I was thinking the other day about why a "global pedophile cabal" would be a thing. I still think that phrase overstates it a bit, but not that much.

Committing a crime with someone bonds you to them.

First, it's a kind of shared social behavior, and it's one that is exclusive to you and your friends who commit the same kinds of crimes. Any shared experience bonds people, crimes included. Having a shared secret also bonds people.

Second, it creates an implied pact of mutually assured destruction. Everyone knows the skeletons in everyone else's closet, so it creates a web of trust. Anyone defecting could possibly be punished by selectively revealing their crimes, and vice versa. Game theoretically it overcomes tit-for-tat and enables all-cooperate interactions, at least to some extent, and even among people who otherwise don't like each other or don't have a lot in common.

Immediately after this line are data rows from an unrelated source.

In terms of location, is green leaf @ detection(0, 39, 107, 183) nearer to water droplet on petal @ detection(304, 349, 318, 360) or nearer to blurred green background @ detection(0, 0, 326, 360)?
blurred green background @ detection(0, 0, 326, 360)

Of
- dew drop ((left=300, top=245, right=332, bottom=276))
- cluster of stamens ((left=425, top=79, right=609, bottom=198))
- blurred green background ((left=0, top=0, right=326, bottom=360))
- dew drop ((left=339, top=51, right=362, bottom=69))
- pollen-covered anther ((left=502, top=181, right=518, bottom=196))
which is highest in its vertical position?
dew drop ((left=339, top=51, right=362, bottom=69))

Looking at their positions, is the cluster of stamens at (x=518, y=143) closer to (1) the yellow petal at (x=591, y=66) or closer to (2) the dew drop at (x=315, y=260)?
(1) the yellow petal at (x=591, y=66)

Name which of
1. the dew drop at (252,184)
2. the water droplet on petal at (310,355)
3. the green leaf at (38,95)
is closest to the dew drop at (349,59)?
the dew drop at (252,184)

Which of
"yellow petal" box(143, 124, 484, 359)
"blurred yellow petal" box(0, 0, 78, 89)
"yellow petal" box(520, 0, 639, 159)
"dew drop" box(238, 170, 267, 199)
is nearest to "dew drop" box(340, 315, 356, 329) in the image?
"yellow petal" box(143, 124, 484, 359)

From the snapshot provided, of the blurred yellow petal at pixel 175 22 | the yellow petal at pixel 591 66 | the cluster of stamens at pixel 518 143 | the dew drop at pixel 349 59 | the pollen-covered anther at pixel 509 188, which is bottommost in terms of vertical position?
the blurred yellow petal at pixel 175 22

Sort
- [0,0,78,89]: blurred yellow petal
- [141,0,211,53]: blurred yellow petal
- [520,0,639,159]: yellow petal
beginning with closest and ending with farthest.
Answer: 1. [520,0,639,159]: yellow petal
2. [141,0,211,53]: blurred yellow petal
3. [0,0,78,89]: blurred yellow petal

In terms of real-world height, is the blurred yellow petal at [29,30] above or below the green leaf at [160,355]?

Third, it separates the serious from the unserious. If you want to be a member of the club, do the bad thing. It's a form of high cost membership gating.

This works for other kinds of crimes too. It's not that unusual for criminal gangs to demand that initiates commit a crime and provide evidence, or commit a crime in front of existing members. These can be things like robbery, murder, and so on. Anyone not willing to do this probably isn't serious and can't be trusted. Once someone does do it, you know they're really in.

It naturally creates cabals. The crime comes first, the cabal second, but then the cabal can realize this and start using the crime as a gateway to admission.

Every mutual interest creates a community, but a secret criminal mutual interest creates a special kind of tight knit community. In a world that's increasingly atomized and divided, that's power. I think it neatly explains how the Epstein network could be so powerful and effective.